## TEXTAUSZUG
»»

Damit hat sich auch die Firma Hoch- und Tiefbau Ernst Weber aus Rechtenbach auseinandergesetzt. Geschäftsführer Ulrich Weber schildert: "In der Baubranche sind die Flüchtlinge noch gar nicht angekommen. Das hängt mit den rechtlichen Voraussetzungen zusammen, die bei uns äußerst schwierig sind. Wenn du hier beschäftigt sein willst, musst du von der ersten Stunde an angemeldet sein. Das ist in der Industrie beispielsweise anders geregelt. Damit ist die Branche auch für Flüchtlinge einfacher zugänglich." Offen für Flüchtlinge sei man dennoch in jederlei Richtung, ein Praktikum sei zum Beispiel mit dem entsprechenden Vertrag möglich.
Deutschkenntnisse sind wichtig für einen reibungslosen Arbeitsalltag
Dem schließt sich auch Carmen Pentarakis von Pfeiffer Vakuum in Aßlar an: "Die Menschen müssen oft lange warten, bis ein Beschäftigungsantritt überhaupt realistisch ist", sagt die Mitarbeiterin des Personalwesens. Auch bei Pfeiffer Vakuum arbeiten bislang noch keine Flüchtlinge, das Thema ist im Unternehmen dennoch gegenwärtig: "Natürlich machen wir uns viele Gedanken darüber. Momentan steht alles noch auf Anfang, aber wir gehen davon aus, dass schon bald die ersten Bewerbungen von Flüchtlingen bei uns eintreffen werden."
Davon geht auch die Firma Duktus in Wetzlar aus. Über das Bildungswerk hat im Unternehmen bereits ein Flüchtling ein zweiwöchiges Praktikum absolviert: "Genauso werden wir in all unseren Bereichen für weitere Flüchtlinge offen stehen. Jemanden mit einem abgeschlossenem Studium werden wir aber auch nicht in die Produktion stecken", sagt Gabriele Auriga. Auch hier komme es auf den jeweiligen Einzelfall an.
Die Mitarbeiterin der Personalabteilung gibt aber auch zu Bedenken: "Sprachkenntnisse sind das A und O. Wir sind ein Unternehmen der Schwerindustrie, da sind Deutschkenntnisse allein aufgrund der Unfallgefahr absolut notwendig."

««

## DATENZEILEN

»»

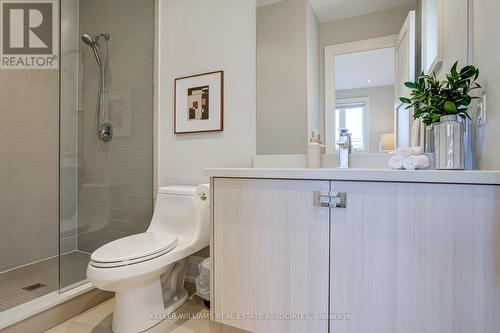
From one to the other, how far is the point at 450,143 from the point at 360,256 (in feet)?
1.76

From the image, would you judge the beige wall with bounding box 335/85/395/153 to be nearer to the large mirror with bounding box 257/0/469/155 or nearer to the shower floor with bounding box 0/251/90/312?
the large mirror with bounding box 257/0/469/155

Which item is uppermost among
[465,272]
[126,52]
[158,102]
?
[126,52]

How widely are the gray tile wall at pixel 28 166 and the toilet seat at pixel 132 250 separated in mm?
1241

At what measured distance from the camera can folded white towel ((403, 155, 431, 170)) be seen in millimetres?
1038

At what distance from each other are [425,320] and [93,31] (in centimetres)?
280

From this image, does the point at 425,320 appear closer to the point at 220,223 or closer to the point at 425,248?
the point at 425,248

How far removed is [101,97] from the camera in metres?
2.10

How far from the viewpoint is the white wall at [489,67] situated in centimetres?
81

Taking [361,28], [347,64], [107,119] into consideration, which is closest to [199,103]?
[107,119]

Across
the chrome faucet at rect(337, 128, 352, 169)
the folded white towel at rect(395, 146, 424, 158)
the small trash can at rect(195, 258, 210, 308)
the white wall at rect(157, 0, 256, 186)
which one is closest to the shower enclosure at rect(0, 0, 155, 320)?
the white wall at rect(157, 0, 256, 186)

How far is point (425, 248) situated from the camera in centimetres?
78

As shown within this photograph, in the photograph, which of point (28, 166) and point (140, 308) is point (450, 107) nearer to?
point (140, 308)

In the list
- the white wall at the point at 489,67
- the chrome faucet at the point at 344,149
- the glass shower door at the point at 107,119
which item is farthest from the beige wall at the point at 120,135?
the white wall at the point at 489,67

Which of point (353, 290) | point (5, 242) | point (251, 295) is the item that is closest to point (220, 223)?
point (251, 295)
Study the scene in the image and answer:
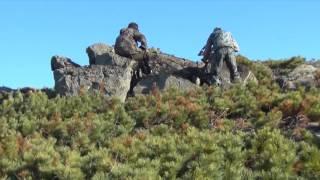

««

## AUFGABEN
1. Wie lange dauerte laut dem Textauszug das Praktikum, das ein Flüchtling bei der Firma Duktus absolviert hat?
2. Bitte gib den Abschnitt des Textauszugs wörtlich wieder, der mit den Worten „Davon geht auch“ beginnt und mit „jeweiligen Einzelfall an.“ endet.
3. Welche Personen werden im Textauszug mit vollem Namen genannt?

## LÖSUNGEN
1. Zwei Wochen.

2.
Davon geht auch die Firma Duktus in Wetzlar aus. Über das Bildungswerk hat im Unternehmen bereits ein Flüchtling ein zweiwöchiges Praktikum absolviert: "Genauso werden wir in all unseren Bereichen für weitere Flüchtlinge offen stehen. Jemanden mit einem abgeschlossenem Studium werden wir aber auch nicht in die Produktion stecken", sagt Gabriele Auriga. Auch hier komme es auf den jeweiligen Einzelfall an.

3. Ulrich Weber, Carmen Pentarakis, Gabriele Auriga